Natives on the River (after Glover)

Production date



hand-coloured lithograph on cotton rag paper

Dimensions (H x W x D)

76 x 100 cm (paper size); 85.5 x 109 cm (framed) edition of 15

Credit line

Purchased, 2017
City of Melbourne Art and Heritage Collection
© Courtesy of the artist


Robert Hague, Natives on the River (after Glover), Vault, lithograph, 2016, John Glover


In his series of lithographs of ornate Victorian dinnerware on cotton rag paper, Melbourne-based artist Robert Hague cleverly samples artworks from the art historical canon to produce sharp critiques of colonialism and its legacy.

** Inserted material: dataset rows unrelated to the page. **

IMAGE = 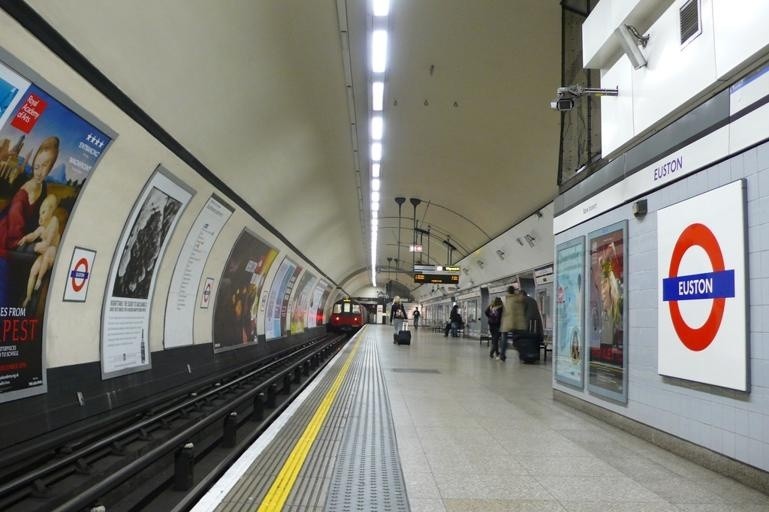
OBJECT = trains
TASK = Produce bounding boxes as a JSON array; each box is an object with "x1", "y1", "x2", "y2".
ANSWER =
[{"x1": 330, "y1": 299, "x2": 369, "y2": 332}]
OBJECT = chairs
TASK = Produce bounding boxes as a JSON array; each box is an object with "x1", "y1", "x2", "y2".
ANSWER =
[
  {"x1": 539, "y1": 327, "x2": 554, "y2": 363},
  {"x1": 429, "y1": 320, "x2": 467, "y2": 338},
  {"x1": 479, "y1": 329, "x2": 493, "y2": 347}
]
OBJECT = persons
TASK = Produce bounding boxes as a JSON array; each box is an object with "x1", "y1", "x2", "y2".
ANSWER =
[
  {"x1": 517, "y1": 290, "x2": 544, "y2": 342},
  {"x1": 390, "y1": 296, "x2": 408, "y2": 345},
  {"x1": 485, "y1": 297, "x2": 504, "y2": 358},
  {"x1": 598, "y1": 257, "x2": 623, "y2": 332},
  {"x1": 444, "y1": 304, "x2": 463, "y2": 337},
  {"x1": 413, "y1": 307, "x2": 420, "y2": 330},
  {"x1": 496, "y1": 286, "x2": 527, "y2": 361},
  {"x1": 571, "y1": 331, "x2": 580, "y2": 359}
]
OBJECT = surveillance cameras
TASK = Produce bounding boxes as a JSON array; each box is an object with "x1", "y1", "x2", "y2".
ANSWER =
[
  {"x1": 551, "y1": 99, "x2": 575, "y2": 111},
  {"x1": 614, "y1": 24, "x2": 647, "y2": 69}
]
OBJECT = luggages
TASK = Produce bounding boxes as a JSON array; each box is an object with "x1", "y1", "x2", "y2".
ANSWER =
[
  {"x1": 398, "y1": 320, "x2": 411, "y2": 345},
  {"x1": 518, "y1": 320, "x2": 541, "y2": 363}
]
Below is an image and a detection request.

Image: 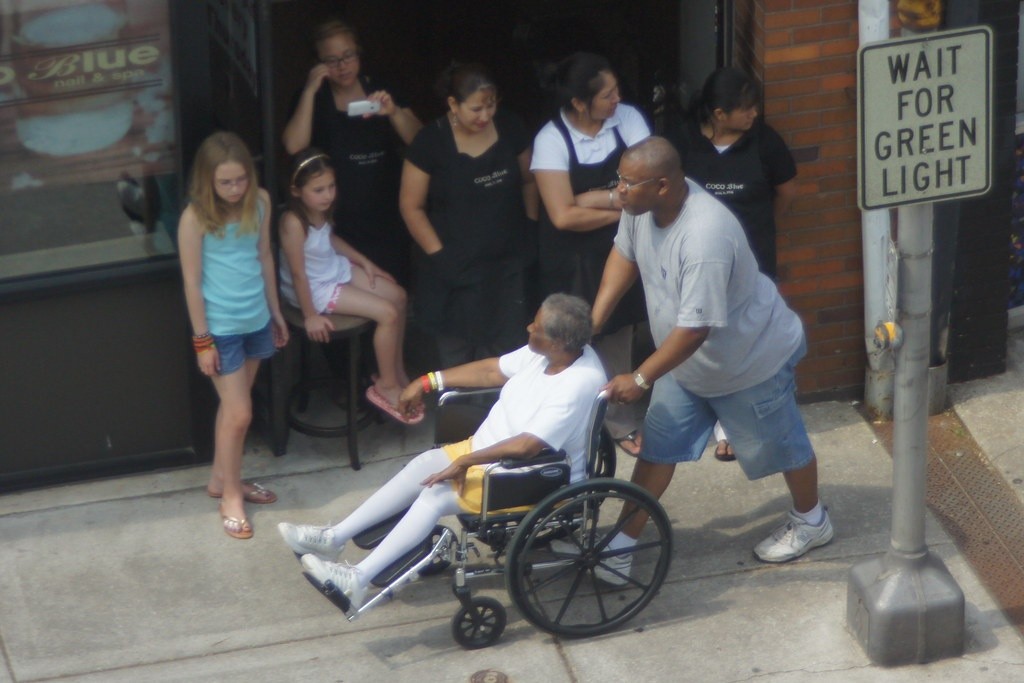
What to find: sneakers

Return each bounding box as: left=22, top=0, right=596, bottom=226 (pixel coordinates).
left=278, top=522, right=345, bottom=563
left=301, top=553, right=367, bottom=611
left=549, top=532, right=632, bottom=587
left=753, top=503, right=833, bottom=564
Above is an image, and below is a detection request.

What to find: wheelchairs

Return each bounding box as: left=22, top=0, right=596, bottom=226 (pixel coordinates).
left=294, top=384, right=674, bottom=652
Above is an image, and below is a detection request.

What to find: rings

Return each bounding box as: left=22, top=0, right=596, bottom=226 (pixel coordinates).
left=617, top=400, right=624, bottom=405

In this work, ‘Natives on the River (after Glover)’, from an edition of 15, Hague references John Glover’s ‘Natives on the Ouse River, Van Diemen’s Land’, painted in 1838. Through rich golds, low light and a tranquil ambience, Glover portrays a distinctly European vision of Arcadia in Australia. His painting shows Aboriginal people dwelling in prelapsarian innocence on country, undisturbed by process of colonisation, which had been unfolding in Australia for decades. His mythologising of the Ouse River scene flies in the face of the Braylwunyer experience of contact, characterised by violence and dispossession.

Hague serves up history on a platter for the viewer to dissect, to push around the plate and to consume. Glover’s distant and undifferentiated Aboriginal subjects are replaced by two dejected-looking white men in a bush scene unmistakeably redolent of Glover’s original. Perhaps these foregrounded men are Burke and Wills, who, more than 20 years after Glover’s painting was completed and a few thousand kilometres distant, died on the banks of the Cooper Creek for their ‘out-of-placeness’ in the Australian landscape and their disregard for Aboriginal people.

Hand-coloured behind the pair is Ron Robertson-Swann’s iconic ‘Vault’ (1980), a bright yellow, hard-shelled bivouac in this black-and-white scene and now located outside the Australian Centre for Contemporary Art, on Grant Street, Southbank. Dubiously dubbed ‘the Yellow Peril’, the abstract sculpture is not itself a stranger to racialisation and marginalisation, displaced from the City Square to Batman Park in 1981, where coincidentally it served as a bivouac for the homeless.

Hague cleverly draws together these strands of lived and art history. The considered apposition of these works and their timeframes press at a persistently painful pressure point in the backstory of modern Australia.